Mental Games


Shortly after the boys got up the following morning, Adam made a very unexpected announcement.  “I’ve decided to head back to Johns Hopkins right after we finish eating breakfast.  I have quite a bit of studying I need to do and I don't want to stay up all night just to finish it.” 

“But I want us to do one more thing together first, before you take off,” Mike told him.  "Please?  It's kind of important to me."

“Why?  What do you have in mind?” Adam pressed, while giving his lover a quizzical look.  

“I want to take you somewhere and show you something,” Mike answered, before giving Adam a quick kiss.  “I promise it won’t take very long and you’ll still get back to your campus in plenty of time to do your studying.  Besides, you’ll still have all day tomorrow too, since this is only Saturday.” 

“I know, but I have a lot of reading I still have to get through and I also have to study for an anatomy quiz that I'm going to have to take on Monday," Adam explained, before hesitating briefly.  "Alright, I'll do this with you then, as long as you promise that I’ll be on the road by noon or shortly thereafter.”

"I promise," Mike quickly agreed as a smile formed on his lips. 

Now that Adam had relented, they hurriedly got dressed and raced off to grab a quick meal.  Once they'd finished eating, Mike asked Adam if he could drive, since he knew where they were going.  Adam didn’t have a problem with Mike's request and handed him the key to the car.  Before long, they reached their destination and Mike was able to find a place to park the car. 

“This is what you wanted me to see?” Adam asked, while staring at the building in front of him. 

“Yep.  Seeing I’m studying law, a few of my friends suggested I visit this place,” Mike replied, giving Adam a devilish grin.  “Since I’d rather have company while doing it, I decided to drag you along.”

“Gee, thanks,” Adam groaned as he rolled his eyes in mild disgust.  He couldn't believe Mike had talked him into doing this just so he wouldn't be alone.

“Yep.  Misery loves company and you should know I'd rather spend my time with you than anyone else,” Mike responded, while eyeing Adam's reaction.  “We do everything together and I've done plenty of things that weren't at the top of my bucket list either and I did them just because you asked.  Come on, don’t knock it until you’ve tried it.  You might even find out you enjoy it.”
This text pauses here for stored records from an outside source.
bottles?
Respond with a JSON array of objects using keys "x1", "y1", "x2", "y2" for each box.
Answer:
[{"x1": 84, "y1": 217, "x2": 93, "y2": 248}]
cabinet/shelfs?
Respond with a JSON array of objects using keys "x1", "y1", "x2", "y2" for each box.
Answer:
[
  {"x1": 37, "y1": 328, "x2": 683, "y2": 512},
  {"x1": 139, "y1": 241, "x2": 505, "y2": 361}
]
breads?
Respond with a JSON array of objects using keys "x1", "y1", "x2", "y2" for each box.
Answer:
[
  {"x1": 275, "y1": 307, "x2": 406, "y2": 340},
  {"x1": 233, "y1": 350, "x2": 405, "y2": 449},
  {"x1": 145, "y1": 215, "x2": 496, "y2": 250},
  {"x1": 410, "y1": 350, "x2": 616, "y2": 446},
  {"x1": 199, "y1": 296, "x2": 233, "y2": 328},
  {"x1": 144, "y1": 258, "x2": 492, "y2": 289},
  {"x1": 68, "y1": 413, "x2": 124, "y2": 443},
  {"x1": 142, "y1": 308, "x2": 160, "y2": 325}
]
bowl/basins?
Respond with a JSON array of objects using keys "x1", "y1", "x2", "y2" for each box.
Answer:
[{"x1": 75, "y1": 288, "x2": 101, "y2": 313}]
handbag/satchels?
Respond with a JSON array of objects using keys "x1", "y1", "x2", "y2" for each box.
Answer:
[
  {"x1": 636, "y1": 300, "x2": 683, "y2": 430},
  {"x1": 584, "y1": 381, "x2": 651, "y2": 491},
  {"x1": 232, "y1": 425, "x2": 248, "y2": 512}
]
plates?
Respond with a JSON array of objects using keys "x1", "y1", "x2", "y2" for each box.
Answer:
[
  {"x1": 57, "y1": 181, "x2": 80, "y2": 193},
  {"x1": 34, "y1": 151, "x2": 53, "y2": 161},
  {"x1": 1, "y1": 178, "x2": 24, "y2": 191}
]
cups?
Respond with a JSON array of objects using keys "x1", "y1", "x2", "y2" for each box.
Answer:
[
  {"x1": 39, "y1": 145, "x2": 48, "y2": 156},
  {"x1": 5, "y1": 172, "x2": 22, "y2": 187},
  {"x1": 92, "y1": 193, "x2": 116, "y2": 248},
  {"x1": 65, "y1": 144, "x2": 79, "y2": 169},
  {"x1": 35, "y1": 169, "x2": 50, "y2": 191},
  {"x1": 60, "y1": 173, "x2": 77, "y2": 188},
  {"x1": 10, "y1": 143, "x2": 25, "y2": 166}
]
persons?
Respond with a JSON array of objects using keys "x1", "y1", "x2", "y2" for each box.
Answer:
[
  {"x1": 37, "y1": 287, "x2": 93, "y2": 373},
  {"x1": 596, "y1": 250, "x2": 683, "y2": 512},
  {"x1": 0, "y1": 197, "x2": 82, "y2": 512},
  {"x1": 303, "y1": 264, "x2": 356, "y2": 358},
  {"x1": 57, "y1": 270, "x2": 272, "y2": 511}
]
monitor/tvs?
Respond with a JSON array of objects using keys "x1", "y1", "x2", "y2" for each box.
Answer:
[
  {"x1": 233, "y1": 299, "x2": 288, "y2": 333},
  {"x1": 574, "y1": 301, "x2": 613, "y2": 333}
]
Reluctantly, Adam followed Mike toward the museum he had never even heard of before.  The sign said it was the 'National Museum of Crime and Punishment', and from the outside the place looked as if it might have once been a movie theater before World War II.  There was also a huge banner that looked like an oversized piece of yellow crime scene tape and it announced there were '100+ Interactivities' in huge black letters.  

As they walked through the main entrance of the building, they were nearly overwhelmed by the amount of things they saw in the exhibit area.  After talking it over briefly, the boys headed toward an area with a staged crime scene of a murder so those entering would be able to investigate. 

“Even though I’m studying to be a doctor, this is a little gruesome,” Adam quipped as they looked around.  “Maybe they shouldn't be starting people off with a murder?”

“I really want to see this though.  Murder is one of the most difficult cases for law enforcement to solve, especially if there aren’t any witnesses,” Mike answered, attempting to explain his thoughts rationally.  “Not only that, but sometimes lawyers are forced to go to court with a case that's purely circumstantial, so it's important for both the prosecutor and defense lawyer to know how the evidence was gathered.  Murder is also one of the most serious and horrific crime that a lawyer will ever deal with, so it just makes sense that we came here first.  Who knows?  One day I may be involved in a case just like this, so I should know what type of forensic analysis had been used to identify the guilty party.”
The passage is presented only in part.